Cette vogue passa pourtant bientôt, et Perrault se vit submergé sous les fadaises dont MMmes Lhéritier, d’Aulnoy, de Murat, de la Force, d’Auneuil, etc., remplirent leurs historiettes. Il n’y eut pas seulement la réaction qui suit toujours les succès éclatants. De la part du xviiie siècle, il y eut animadversion : aux yeux des philosophes le merveilleux encourageait les erreurs dont ils voulaient débarrasser l’humanité.

Pendant que ses contes, traduits en toutes les langues, se répandent dans le monde entier, les gens de lettres d’alors, même ceux qui ont des accointances avec les fées, affectent pour Perrault un singulier dédain. On sait qu’une version du Chat botté se trouve dans les Facétieuses nuits de Straparole. Lamonnoye, qui a écrit une préface pour la traduction de Louveau et Larivey, n’y dit pas un mot de Perrault. Le poëte Laisnez qui, en 1709, enrichit cette traduction de notes, cite Molière et La Fontaine à propos des emprunts ou des rencontres, et se tait sur le compte de Perrault. En 1735, Voltaire lui fait assiéger vainement, en compagnie de La Motte et de Chapelain, la porte du Temple du Goût. À la même date, dans sa Bibliothèque des Romans, Langlet-Dufresnoy se plaint de la sécheresse de ses contes, et, en 1772, dans ses Trois siècles de notre littérature, Sabatier de Castres déplore leur manque de délicatesse. D’Alembert, dans l’Éloge qu’il lui a consacré (1772), le traite comme un méchant poëte, et ne mentionne pas ses contes. Dans l’Essai sur les éloges, Thomas, qui n’est pas moins muet sur ce chapitre, résume ainsi son panégyrique : « Que Boileau reste à jamais dans la liste des grands écrivains et des grands poëtes, mais qu’on estime en Charles Perrault de la philosophie, des connaissances et des vertus. » Diderot[9], Marmontel, Rousseau, Grimm, Chamfort lui-même, qui, dans son Éloge de La Fontaine, mentionne Vergier, Grécourt, Sénecé, Piron, ne semblent pas se douter de l’existence des contes de Perrault. En 1775, un savant, un érudit, Oberlin, dans son Essai sur le patois lorrain, donne une version populaire du Petit Poucet, et il n’a pas l’air de savoir que sur ce sujet Perrault a laissé un chef-d’œuvre.
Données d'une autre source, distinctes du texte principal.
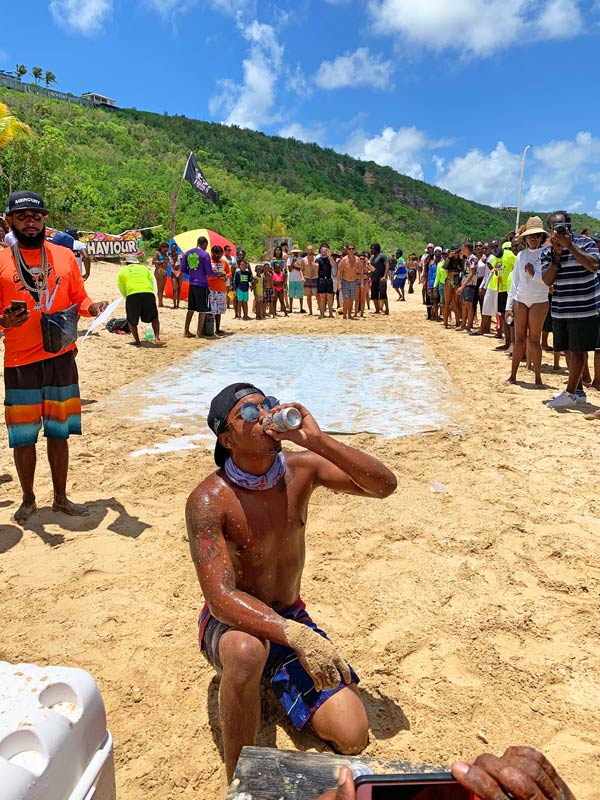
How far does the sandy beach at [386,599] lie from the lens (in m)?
2.11

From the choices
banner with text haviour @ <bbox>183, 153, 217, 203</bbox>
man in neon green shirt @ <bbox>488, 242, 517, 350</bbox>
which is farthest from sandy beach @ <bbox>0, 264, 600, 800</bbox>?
banner with text haviour @ <bbox>183, 153, 217, 203</bbox>

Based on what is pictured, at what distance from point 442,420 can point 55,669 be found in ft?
15.2

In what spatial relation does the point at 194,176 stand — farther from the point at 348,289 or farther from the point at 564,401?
the point at 564,401

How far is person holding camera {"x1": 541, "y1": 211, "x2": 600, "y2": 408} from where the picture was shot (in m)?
5.76

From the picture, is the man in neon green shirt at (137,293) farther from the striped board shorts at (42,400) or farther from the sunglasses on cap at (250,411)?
the sunglasses on cap at (250,411)

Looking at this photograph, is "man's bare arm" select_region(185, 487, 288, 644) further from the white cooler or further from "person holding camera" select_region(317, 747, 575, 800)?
"person holding camera" select_region(317, 747, 575, 800)

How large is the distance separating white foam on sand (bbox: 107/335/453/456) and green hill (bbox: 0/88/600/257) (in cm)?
1872

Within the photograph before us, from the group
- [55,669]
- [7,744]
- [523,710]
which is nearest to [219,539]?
[55,669]

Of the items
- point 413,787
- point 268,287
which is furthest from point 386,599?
point 268,287

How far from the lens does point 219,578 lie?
189 cm

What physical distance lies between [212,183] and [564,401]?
4041cm

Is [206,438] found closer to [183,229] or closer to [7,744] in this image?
[7,744]

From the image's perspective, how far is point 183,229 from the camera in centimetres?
3284

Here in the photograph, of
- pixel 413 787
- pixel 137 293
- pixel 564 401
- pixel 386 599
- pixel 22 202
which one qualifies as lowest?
pixel 386 599
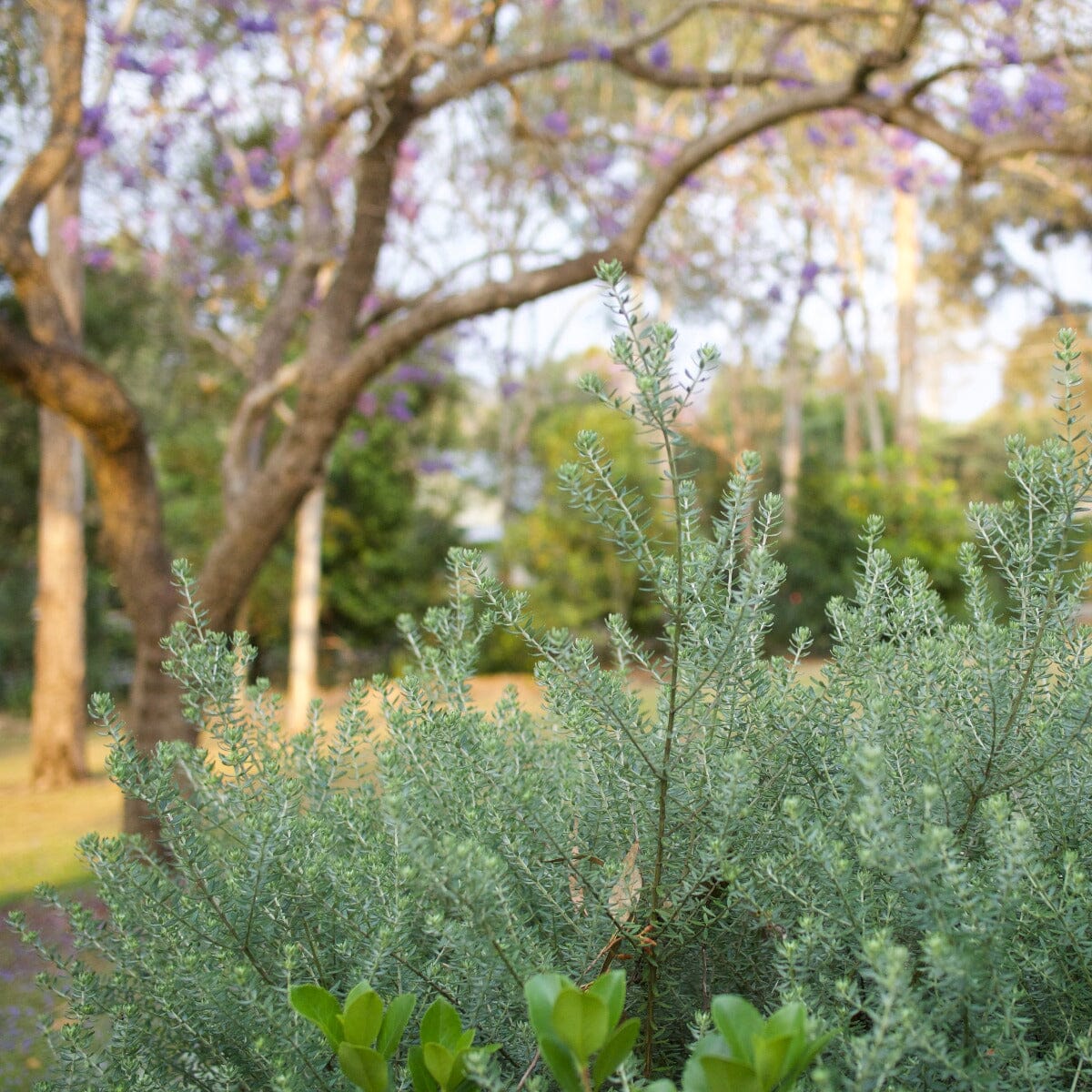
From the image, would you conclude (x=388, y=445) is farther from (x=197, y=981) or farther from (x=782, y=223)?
(x=197, y=981)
C’est en vain qu’en cette même année 1775, le rédacteur de la Grande Bibliothèque des Romans lui rend justice. C’est en vain que le Cabinet des fées loue en 1785 « le ton naïf et familier, l’air de bonhomie, la simplicité qui font le charme ses contes. » Dans son Cours de littérature (1799-1807), La Harpe ne daigne pas s’en occuper, et dit, en revanche, des contes de Mme d’Aulnoy : « On peut mettre de l’art et du goût jusque dans ces frivolités puériles. Mme d’Aulnoy est celle qui paraît y avoir le mieux réussi. » En 1821, le Dictionnaire historique, critique et bibliographique, copiant la France littéraire de Desessarts, qui avait copié le Dictionnaire historique de 1789, en est encore à attribuer les Contes de fées au jeune Perrault d’Armancour. Enfin, dans la liste donnée par M. André Lefèvre, de 1697, date de la première édition, à 1781, date de la première édition complète, c’est-à-dire en près d’un siècle, on ne compte que huit éditions, et toutes, je le répète, portent après le titre ces mots qui semblent demander grâce : avec des moralités.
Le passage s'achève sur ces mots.